[Spatial questions linked to images]
start
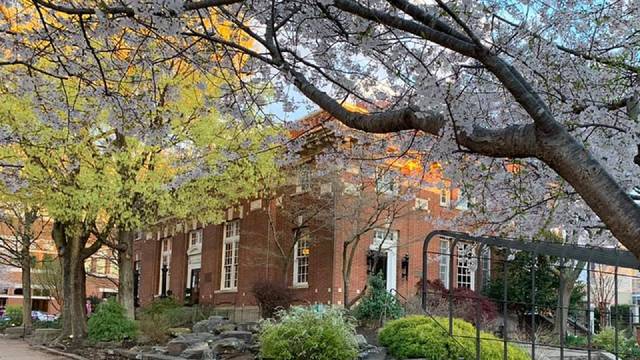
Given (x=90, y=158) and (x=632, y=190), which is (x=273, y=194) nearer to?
(x=90, y=158)

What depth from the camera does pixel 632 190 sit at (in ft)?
25.8

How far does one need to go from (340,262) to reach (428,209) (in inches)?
153

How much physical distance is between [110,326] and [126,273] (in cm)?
244

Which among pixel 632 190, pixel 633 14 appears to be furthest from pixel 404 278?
pixel 633 14

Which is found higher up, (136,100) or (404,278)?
(136,100)

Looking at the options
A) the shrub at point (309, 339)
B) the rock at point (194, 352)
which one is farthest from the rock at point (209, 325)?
the shrub at point (309, 339)

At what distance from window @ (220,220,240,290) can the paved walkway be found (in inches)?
305

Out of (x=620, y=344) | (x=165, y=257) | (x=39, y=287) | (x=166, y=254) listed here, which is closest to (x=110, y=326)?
(x=620, y=344)

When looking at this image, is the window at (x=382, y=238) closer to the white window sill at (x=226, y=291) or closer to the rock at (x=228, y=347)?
the white window sill at (x=226, y=291)

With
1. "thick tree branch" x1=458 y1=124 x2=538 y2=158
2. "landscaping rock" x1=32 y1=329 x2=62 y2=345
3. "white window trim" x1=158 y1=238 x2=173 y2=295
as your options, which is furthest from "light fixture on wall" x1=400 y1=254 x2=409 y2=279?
"thick tree branch" x1=458 y1=124 x2=538 y2=158

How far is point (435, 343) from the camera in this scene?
end
- **OBJECTIVE**: Locate each line in the data above that contains the string "found", and copy those lines. Matching is case-sensitive.

- **TASK ANSWER**:
Which is found higher up, (136,100) or (404,278)?
At what distance from window @ (220,220,240,290) can the paved walkway be found (in inches)?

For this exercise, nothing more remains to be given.